Short task: Arrange the lines below as a JSON list of strings, one string per line with blank lines omitted. Begin at the line that contains "At what depth" and stop after the last line of the entries.

Data excerpts:

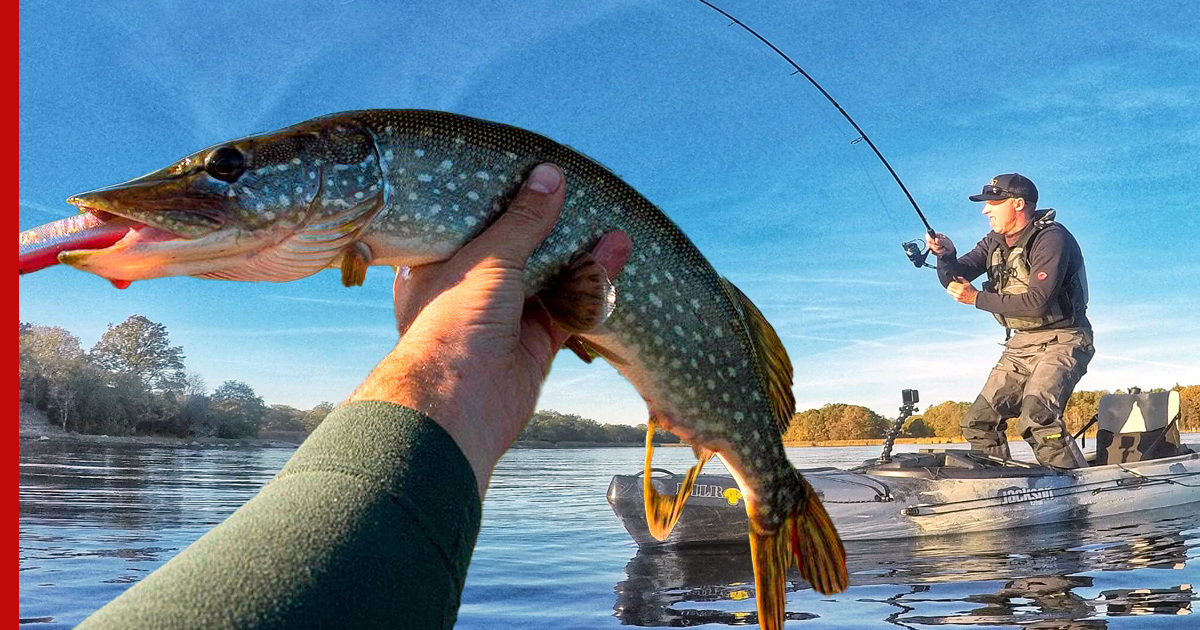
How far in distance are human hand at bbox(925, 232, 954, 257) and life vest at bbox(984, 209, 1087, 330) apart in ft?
2.52

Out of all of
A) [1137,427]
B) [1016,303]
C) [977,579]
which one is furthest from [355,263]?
[1137,427]

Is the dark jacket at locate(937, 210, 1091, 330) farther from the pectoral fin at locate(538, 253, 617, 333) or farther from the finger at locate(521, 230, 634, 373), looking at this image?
the pectoral fin at locate(538, 253, 617, 333)

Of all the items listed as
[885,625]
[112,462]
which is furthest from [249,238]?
[112,462]

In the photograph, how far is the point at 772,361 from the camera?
298 cm

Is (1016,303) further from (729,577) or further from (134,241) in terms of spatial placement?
(134,241)

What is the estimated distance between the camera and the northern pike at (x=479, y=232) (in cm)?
208

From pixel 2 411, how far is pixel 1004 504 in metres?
11.0

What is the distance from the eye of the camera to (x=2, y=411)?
312cm

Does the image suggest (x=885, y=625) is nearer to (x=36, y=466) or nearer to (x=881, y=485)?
(x=881, y=485)

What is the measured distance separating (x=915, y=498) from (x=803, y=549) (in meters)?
8.48

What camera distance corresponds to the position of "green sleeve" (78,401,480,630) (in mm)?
998

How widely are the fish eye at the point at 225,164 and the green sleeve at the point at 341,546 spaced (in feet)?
3.39

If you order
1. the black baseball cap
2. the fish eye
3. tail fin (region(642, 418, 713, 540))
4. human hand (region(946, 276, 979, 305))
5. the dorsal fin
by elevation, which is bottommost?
tail fin (region(642, 418, 713, 540))

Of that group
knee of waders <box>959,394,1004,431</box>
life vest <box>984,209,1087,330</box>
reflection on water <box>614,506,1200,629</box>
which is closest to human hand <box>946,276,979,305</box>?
life vest <box>984,209,1087,330</box>
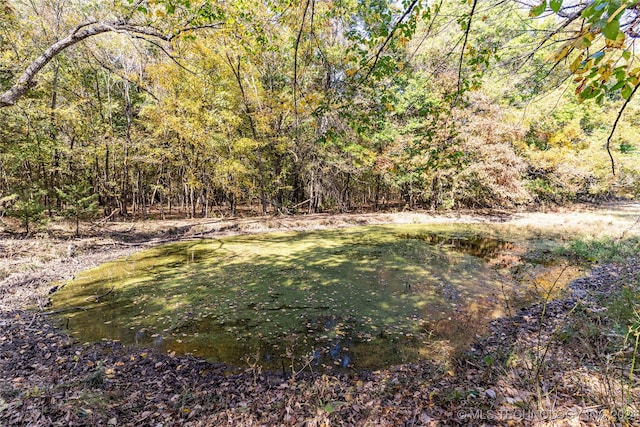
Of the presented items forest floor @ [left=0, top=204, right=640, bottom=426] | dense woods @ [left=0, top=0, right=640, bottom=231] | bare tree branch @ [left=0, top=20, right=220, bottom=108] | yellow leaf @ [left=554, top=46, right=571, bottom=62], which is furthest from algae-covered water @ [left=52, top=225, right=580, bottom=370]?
bare tree branch @ [left=0, top=20, right=220, bottom=108]

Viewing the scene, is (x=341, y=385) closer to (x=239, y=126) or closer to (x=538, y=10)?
(x=538, y=10)

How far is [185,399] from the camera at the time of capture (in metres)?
3.63

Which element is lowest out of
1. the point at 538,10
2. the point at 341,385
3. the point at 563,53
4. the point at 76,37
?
the point at 341,385

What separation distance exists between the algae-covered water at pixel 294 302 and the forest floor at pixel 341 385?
1.43 ft

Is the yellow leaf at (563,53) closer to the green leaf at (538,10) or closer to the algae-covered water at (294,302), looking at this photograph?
the green leaf at (538,10)

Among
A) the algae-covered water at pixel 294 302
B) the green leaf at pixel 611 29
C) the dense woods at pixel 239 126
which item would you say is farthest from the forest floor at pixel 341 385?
the dense woods at pixel 239 126

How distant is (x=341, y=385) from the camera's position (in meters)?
3.93

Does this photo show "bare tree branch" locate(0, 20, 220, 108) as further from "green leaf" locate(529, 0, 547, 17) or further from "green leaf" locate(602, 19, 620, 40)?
"green leaf" locate(602, 19, 620, 40)

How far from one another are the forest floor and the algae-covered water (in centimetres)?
43

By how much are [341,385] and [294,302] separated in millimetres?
3212

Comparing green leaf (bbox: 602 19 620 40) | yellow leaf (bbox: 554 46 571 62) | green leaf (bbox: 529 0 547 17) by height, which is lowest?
green leaf (bbox: 602 19 620 40)

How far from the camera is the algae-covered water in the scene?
506cm

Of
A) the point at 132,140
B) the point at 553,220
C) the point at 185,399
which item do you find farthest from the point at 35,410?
the point at 553,220

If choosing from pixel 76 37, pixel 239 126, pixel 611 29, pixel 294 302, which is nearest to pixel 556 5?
pixel 611 29
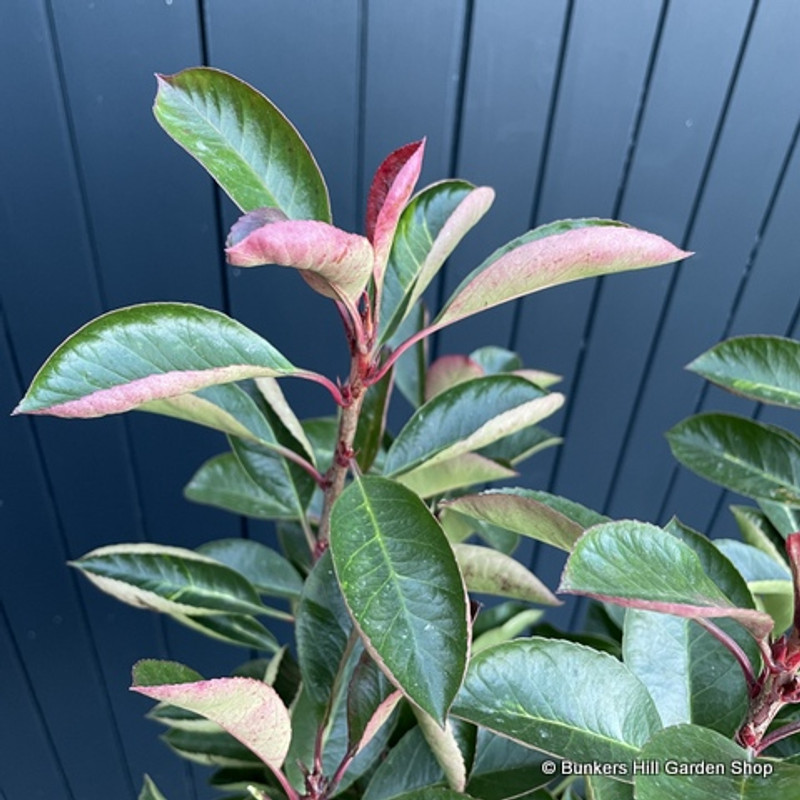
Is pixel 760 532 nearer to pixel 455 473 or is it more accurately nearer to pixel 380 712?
pixel 455 473

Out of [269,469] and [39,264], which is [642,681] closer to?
[269,469]

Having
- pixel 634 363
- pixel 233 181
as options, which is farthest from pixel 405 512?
pixel 634 363

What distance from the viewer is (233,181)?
1.75 feet

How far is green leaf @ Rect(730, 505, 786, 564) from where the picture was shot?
30.0 inches

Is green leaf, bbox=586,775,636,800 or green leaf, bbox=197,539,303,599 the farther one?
green leaf, bbox=197,539,303,599

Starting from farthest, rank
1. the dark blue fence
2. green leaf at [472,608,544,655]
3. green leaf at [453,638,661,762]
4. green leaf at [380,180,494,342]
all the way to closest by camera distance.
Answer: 1. the dark blue fence
2. green leaf at [472,608,544,655]
3. green leaf at [380,180,494,342]
4. green leaf at [453,638,661,762]

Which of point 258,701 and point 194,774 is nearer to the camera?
point 258,701

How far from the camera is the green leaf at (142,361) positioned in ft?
1.42

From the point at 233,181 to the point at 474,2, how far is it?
1.67 feet

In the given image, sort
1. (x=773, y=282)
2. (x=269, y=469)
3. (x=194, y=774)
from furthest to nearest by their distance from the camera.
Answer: (x=194, y=774) < (x=773, y=282) < (x=269, y=469)

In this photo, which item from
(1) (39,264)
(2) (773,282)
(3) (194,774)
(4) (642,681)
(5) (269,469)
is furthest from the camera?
(3) (194,774)

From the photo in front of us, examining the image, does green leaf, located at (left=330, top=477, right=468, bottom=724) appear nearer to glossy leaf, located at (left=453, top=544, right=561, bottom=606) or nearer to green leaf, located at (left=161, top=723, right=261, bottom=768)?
glossy leaf, located at (left=453, top=544, right=561, bottom=606)

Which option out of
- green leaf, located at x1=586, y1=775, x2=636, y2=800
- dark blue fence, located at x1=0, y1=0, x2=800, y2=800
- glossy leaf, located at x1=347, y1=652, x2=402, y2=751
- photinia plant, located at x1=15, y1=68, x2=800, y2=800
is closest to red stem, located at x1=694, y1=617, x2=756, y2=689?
photinia plant, located at x1=15, y1=68, x2=800, y2=800

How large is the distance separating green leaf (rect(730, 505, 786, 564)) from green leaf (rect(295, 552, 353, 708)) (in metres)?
0.42
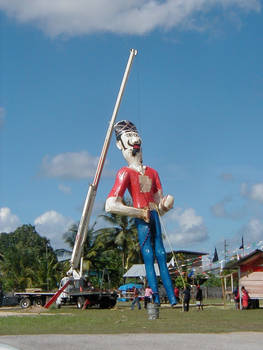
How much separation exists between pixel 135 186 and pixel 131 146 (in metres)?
1.98

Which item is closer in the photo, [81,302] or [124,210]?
[124,210]

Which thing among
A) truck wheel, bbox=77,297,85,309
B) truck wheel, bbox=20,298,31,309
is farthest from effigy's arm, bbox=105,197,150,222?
truck wheel, bbox=20,298,31,309

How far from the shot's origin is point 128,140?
23.7 metres

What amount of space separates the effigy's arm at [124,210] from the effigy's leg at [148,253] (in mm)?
364

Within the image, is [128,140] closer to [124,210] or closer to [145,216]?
[124,210]

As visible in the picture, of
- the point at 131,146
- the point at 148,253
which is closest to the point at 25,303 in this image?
the point at 148,253

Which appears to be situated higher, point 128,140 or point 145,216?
point 128,140

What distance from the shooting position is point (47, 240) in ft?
267

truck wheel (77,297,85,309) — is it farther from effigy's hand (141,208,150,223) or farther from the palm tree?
the palm tree

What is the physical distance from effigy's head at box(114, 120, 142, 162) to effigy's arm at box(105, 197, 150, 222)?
231cm

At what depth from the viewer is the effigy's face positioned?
923 inches

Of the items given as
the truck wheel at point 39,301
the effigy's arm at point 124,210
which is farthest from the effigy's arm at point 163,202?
the truck wheel at point 39,301

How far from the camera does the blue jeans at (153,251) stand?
2173cm

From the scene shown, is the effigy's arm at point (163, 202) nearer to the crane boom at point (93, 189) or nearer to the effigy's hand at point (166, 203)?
the effigy's hand at point (166, 203)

Completed exercise:
[
  "At what depth from the viewer is the effigy's face positioned?",
  "923 inches",
  "Of the items given as",
  "the truck wheel at point 39,301",
  "the effigy's arm at point 124,210",
  "which is farthest from the effigy's arm at point 163,202?",
  "the truck wheel at point 39,301",
  "How far from the camera does the blue jeans at (153,251) stand?",
  "2173cm",
  "From the scene shown, is the effigy's arm at point (163, 202) nearer to the crane boom at point (93, 189) or nearer to the effigy's hand at point (166, 203)?",
  "the effigy's hand at point (166, 203)"
]